• Required work: The full listing below should be repeated exactly.

§ §

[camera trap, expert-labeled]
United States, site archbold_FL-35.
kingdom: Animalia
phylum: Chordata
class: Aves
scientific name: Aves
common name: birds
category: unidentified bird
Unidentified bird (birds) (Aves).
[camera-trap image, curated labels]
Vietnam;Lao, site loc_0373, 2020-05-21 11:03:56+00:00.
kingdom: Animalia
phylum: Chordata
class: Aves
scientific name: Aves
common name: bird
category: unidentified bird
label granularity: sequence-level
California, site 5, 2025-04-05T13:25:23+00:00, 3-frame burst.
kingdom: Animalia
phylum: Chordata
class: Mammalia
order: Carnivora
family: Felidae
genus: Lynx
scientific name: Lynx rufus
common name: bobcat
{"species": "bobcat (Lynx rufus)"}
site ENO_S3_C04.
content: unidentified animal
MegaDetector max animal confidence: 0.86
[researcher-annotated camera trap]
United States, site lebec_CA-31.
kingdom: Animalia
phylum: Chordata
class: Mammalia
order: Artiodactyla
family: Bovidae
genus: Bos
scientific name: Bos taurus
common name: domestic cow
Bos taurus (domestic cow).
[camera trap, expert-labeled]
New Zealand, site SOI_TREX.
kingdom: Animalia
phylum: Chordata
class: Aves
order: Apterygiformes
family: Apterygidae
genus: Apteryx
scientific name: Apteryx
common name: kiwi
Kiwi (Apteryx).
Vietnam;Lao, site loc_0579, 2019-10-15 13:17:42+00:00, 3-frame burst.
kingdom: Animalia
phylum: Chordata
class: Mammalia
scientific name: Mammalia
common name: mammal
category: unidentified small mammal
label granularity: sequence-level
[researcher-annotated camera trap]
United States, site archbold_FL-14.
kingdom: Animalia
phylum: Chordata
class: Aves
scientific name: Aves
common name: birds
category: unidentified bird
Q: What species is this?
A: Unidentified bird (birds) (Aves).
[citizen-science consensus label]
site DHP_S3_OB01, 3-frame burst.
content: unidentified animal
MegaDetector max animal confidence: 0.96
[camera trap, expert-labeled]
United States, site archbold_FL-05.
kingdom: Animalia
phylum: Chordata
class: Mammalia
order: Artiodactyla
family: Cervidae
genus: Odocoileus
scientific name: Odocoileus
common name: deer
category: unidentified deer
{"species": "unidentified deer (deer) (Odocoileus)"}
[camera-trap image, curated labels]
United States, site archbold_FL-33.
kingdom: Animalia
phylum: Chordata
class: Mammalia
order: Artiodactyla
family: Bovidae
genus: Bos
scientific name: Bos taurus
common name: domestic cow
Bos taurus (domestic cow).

§ §

• Answer space:
[camera trap, expert-labeled]
United States, site archbold_FL-35.
kingdom: Animalia
phylum: Chordata
class: Aves
scientific name: Aves
common name: birds
category: unidentified bird
Unidentified bird (birds) (Aves).
[camera-trap image, curated labels]
Vietnam;Lao, site loc_0373, 2020-05-21 11:03:56+00:00.
kingdom: Animalia
phylum: Chordata
class: Aves
scientific name: Aves
common name: bird
category: unidentified bird
label granularity: sequence-level
California, site 5, 2025-04-05T13:25:23+00:00, 3-frame burst.
kingdom: Animalia
phylum: Chordata
class: Mammalia
order: Carnivora
family: Felidae
genus: Lynx
scientific name: Lynx rufus
common name: bobcat
{"species": "bobcat (Lynx rufus)"}
site ENO_S3_C04.
content: unidentified animal
MegaDetector max animal confidence: 0.86
[researcher-annotated camera trap]
United States, site lebec_CA-31.
kingdom: Animalia
phylum: Chordata
class: Mammalia
order: Artiodactyla
family: Bovidae
genus: Bos
scientific name: Bos taurus
common name: domestic cow
Bos taurus (domestic cow).
[camera trap, expert-labeled]
New Zealand, site SOI_TREX.
kingdom: Animalia
phylum: Chordata
class: Aves
order: Apterygiformes
family: Apterygidae
genus: Apteryx
scientific name: Apteryx
common name: kiwi
Kiwi (Apteryx).
Vietnam;Lao, site loc_0579, 2019-10-15 13:17:42+00:00, 3-frame burst.
kingdom: Animalia
phylum: Chordata
class: Mammalia
scientific name: Mammalia
common name: mammal
category: unidentified small mammal
label granularity: sequence-level
[researcher-annotated camera trap]
United States, site archbold_FL-14.
kingdom: Animalia
phylum: Chordata
class: Aves
scientific name: Aves
common name: birds
category: unidentified bird
Q: What species is this?
A: Unidentified bird (birds) (Aves).
[citizen-science consensus label]
site DHP_S3_OB01, 3-frame burst.
content: unidentified animal
MegaDetector max animal confidence: 0.96
[camera trap, expert-labeled]
United States, site archbold_FL-05.
kingdom: Animalia
phylum: Chordata
class: Mammalia
order: Artiodactyla
family: Cervidae
genus: Odocoileus
scientific name: Odocoileus
common name: deer
category: unidentified deer
{"species": "unidentified deer (deer) (Odocoileus)"}
[camera-trap image, curated labels]
United States, site archbold_FL-33.
kingdom: Animalia
phylum: Chordata
class: Mammalia
order: Artiodactyla
family: Bovidae
genus: Bos
scientific name: Bos taurus
common name: domestic cow
Bos taurus (domestic cow).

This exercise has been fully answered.